# Marinated Olives?



## cooper (Aug 15, 2005)

I frequently make a dish of marinated olives using drained black olives, chopped garlic, olive oil, flavored vinegar, salt, and a little sprinkle of Italian herbs.

But I'd like to make something like those wrinkled black marinated olives you can get at speciality stores.  I don't know what they're called (other than marinated olives) but they're wrinkled, and the flesh is much firmer than regular black olives.

Anyone have a home-made recipe?


----------



## Haggis (Aug 15, 2005)

Could it be a specific type of olive thats giving them the wrinkled appearance rather than the marinating itself?

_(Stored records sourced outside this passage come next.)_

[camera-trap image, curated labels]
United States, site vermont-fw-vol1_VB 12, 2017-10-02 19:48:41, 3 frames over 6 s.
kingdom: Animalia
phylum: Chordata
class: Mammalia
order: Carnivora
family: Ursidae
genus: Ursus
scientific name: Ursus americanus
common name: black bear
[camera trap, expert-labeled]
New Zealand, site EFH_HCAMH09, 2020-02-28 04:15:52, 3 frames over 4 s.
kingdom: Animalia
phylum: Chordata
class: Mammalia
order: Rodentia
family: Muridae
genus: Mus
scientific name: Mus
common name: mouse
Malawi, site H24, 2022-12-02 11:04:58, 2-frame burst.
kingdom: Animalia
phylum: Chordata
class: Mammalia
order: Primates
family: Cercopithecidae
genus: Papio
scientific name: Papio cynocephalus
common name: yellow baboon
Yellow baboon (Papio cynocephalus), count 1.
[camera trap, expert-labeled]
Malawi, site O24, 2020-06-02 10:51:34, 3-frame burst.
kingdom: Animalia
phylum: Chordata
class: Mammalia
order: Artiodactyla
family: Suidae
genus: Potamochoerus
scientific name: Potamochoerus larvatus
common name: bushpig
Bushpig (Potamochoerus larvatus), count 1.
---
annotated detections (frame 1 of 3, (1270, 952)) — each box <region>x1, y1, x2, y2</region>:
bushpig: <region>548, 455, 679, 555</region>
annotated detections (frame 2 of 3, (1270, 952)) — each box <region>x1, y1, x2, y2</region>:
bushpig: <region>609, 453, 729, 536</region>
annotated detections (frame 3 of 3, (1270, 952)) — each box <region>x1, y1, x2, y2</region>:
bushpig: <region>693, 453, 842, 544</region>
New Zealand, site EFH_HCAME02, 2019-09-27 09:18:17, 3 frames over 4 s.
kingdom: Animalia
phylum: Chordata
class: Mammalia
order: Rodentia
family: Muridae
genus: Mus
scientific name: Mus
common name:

Take a look there and see if any look familiar.

http://www.foodsubs.com/Olivpick.html

Oh and by the way, your recipe sounded delicious. One of my personal favourites is simply to marinate Kalamata olives in thyme, lemon juice and a bit of garlic.


----------



## cooper (Aug 16, 2005)

Thanks for the link.  They look just like the Morrocan dry-cured olive, although they say that type is too bitter for snacking.

The French "Nyons" olive is similar.  It's salt-cured.   It did occur to me that salting the olives might make the flesh firmer, but the ones I buy don't taste too salty.

I'll try searching for salt-cured olives and see what I find.


----------